Thursday, July 15, 2010

Impotent Fury

Following is a story about my early years of nursing. I'd gone into nursing right out of high school and started my career at the age of nineteen. Here I am, ...years later (lots of them!) still at it.
I was a nineteen year old Licensed Vocational Nurse, fresh out of training and assigned to the amputee and fracture ward of a large rehabilitation hospital in Los Angeles County. One of my charges was an eighteen year old man who was in the hospital to be fitted with artificial limbs following a horrible accident.


His accident happened when he was running away from home and hopped a freight train to “get him as far away as he could possibly go”. At some point in the journey, he fell off the moving train and was sucked underneath the wheels. He suffered a head injury; his left arm was cut off just below the shoulder, his left leg at the hip, and his right leg just below the knee. The heat from the moving wheels cauterized the open wounds so that he did not bleed to death. The head injury resulted in him having frequent, very violent grand mal seizures during which he always bit his tongue and bled profusely. His speech was also affected and he spoke in agonizingly slow sentences.

Following his recovery from the acute injuries, he was sent to us to be fitted with prosthesis for his right leg and his left arm, the goal being to make him a bit more independent. If he could stand on the right leg, he could get in and out of his bed and wheelchair on his own.

John had a temper that frequently exploded. It was rumored that some time earlier, in a fit of rage, he had smothered his baby niece to death with a pillow. I was never able to find out if that had truly occurred or not, but in all the time he was a patient on our unit, I never saw or met a family member.

He would wheel himself around the ward using his good right arm to propel his wheelchair. This resulted in that arm developing into a hugely muscular lethal weapon. We all knew to keep far away when he was having one of his frequent fits of temper. If he got hold of you with that arm, it was extremely difficult to get loose, and often, he aimed for the throat.

Since I was the youngest woman around, and he was a young man, he would follow me around all evening like a puppy, trying to stay in my good graces. I could usually get him to cooperate, even when he was in a foul mood. One night, he was really getting on my nerves and was being terribly rude. I told him he needed to go to the hospital library and check out a book on Emily Post so he could study proper etiquette. Little did I know this would come back to haunt me.

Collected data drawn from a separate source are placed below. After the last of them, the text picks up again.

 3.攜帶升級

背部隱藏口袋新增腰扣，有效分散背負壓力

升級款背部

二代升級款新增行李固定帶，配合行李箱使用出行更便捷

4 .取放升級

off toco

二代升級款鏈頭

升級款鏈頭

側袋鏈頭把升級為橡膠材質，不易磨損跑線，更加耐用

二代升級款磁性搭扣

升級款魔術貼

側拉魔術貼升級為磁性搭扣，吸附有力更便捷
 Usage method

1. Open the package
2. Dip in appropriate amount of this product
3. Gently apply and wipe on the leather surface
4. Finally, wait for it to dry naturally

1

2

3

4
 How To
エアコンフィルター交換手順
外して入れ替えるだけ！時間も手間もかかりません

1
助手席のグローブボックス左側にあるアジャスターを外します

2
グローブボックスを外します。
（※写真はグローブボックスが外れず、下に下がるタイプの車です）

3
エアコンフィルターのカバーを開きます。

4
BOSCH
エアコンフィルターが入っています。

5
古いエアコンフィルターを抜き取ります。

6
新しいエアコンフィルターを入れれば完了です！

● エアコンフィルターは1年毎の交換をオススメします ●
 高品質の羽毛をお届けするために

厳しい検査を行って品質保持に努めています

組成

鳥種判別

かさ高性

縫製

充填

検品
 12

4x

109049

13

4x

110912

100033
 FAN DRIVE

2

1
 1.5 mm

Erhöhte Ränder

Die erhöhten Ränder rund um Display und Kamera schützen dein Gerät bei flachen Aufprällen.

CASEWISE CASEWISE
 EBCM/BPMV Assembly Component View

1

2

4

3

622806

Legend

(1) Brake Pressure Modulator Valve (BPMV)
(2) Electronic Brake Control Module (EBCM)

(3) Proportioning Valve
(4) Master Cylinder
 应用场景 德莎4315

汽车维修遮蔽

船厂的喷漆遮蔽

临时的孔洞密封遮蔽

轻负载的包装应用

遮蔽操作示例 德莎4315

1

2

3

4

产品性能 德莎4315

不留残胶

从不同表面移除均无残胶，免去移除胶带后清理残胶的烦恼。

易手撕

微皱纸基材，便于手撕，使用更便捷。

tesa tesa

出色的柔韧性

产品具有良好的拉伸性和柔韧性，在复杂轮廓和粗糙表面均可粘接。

A month or so later, I was taking my evening dinner break in our small break room off of the nurse’s station. Patients knew they weren’t supposed to disturb us while we were on our break, but rules mattered little to John so I wasn’t surprised when he wheeled his chair into the room. I was enjoying a dinner of fried chicken until John spoke.

“Miss...Judkins. Don’t...you...know, you’re not supposed...to eat chicken...with your hands...you’re supposed to...eat...it with a knife...and fork.”

I haven’t been able to eat fried chicken since without thinking of John and the night he one-upped me.